Contrast this with the way someone might approach historical research, where individual sources are assimilated and relevant items analysed and correlated with information from other sources. That style of research begins with a source rather than with a name. The origin, nature, and quality of the source are then very important factors during its analysis.

This same point was recently raised by Jan Murphy on the FHISO TSC-Public mailing at Format for Raw Source Content, and I’ll leave you with her own words — words designed to keep the software mindset focused on the real world:

I hate to keep arguing this point over and over again, but we are looking at documents and other source material.  We are not looking at people.  We are looking at sources, most of which (but not all) contain names. 

A lot of beginning researchers, including many of the people in the Genealogy Do-Over group, struggle to learn how to cite their sources, and why? Because if you work in a people-centric system the sources are always an afterthought.
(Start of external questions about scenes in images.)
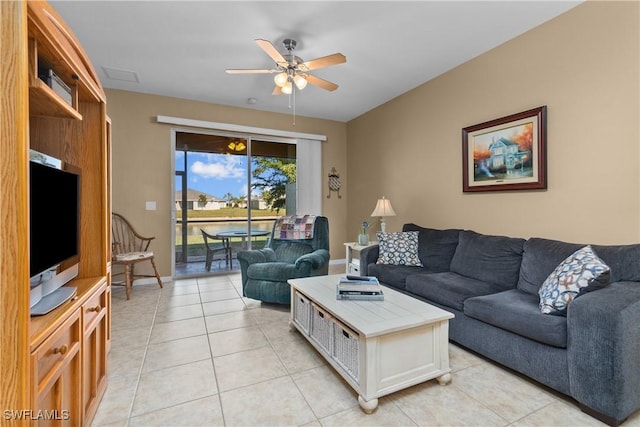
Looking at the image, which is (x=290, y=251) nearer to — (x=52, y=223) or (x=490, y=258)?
(x=490, y=258)

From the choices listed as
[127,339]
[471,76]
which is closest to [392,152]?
[471,76]

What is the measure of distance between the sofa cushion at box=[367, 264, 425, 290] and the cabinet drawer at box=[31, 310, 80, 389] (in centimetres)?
239

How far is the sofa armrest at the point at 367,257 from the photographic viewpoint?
11.0 ft

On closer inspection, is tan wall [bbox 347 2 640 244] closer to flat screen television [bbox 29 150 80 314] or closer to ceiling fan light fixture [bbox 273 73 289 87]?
ceiling fan light fixture [bbox 273 73 289 87]

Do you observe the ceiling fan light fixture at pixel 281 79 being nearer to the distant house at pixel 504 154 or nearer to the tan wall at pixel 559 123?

[1] CBPS - Sub-Committee on Descriptive Standards, "ISAD(G): General International Standard Archival Description - Second edition", International Council on Archives (ICA) ( : accessed 16 Jan 2015); attached document CBPS_2000_Guidelines_ISAD(G)_Second-edition_EN.pdf; glossary, p.10, s.v. “archival description”.
[2] “Model of the levels of arrangement of a fonds”, ISAD(G), appendix A-1, p.36.
[3] Whereas these TNA census references apply to England & Wales, they do not apply to Scotland. Scotland has its own system (see and this has caused issues for sites such as findmypast that try to provide a UK-wide search form. The Ancestry equivalent only solicits criteria such as piece/folio/page when specifically searching, say, the census of England, but findmypast currently solicits them in all UK cases, whether relevant or not. See Chris Paton’s views on this at FindmyPast - Scottish censuses.
[4] "Citing documents in The National Archives“, The National Archives of the UK (TNA) ( : accessed 16 Jan 2015).
[5] Elizabeth Shown Mills, Evidence Explained: Citing History Sources from Artifacts to Cyberspace, 2nd ed. (Baltimore, Maryland: Genealogical Pub. Co., 2009), p.116–119.
[6] E. S. Mills, sec.3.3 “International Differences”.
[7] The idea of a reliable, non-internal URL for summoning the image of a particular census page is a nice idea that could help when sharing data with friends and relatives, or between researcher and clients, without the paranoia associated with T&Cs or copyright. Although the recipient would need a subscription to the site, the idea could be adopted by other providers to create a sort of genealogical "Open URL" variation. It would be quite easy for them to offer because they already have form-fill functionality that achieves the same type of lookup. However, the idea is strangely ignored.
[8] E. S. Mills, p.180 under “Citing the Source of a Source”.
[9] E. S. Mills, sec.2.21 “Citing the Source of a Source”.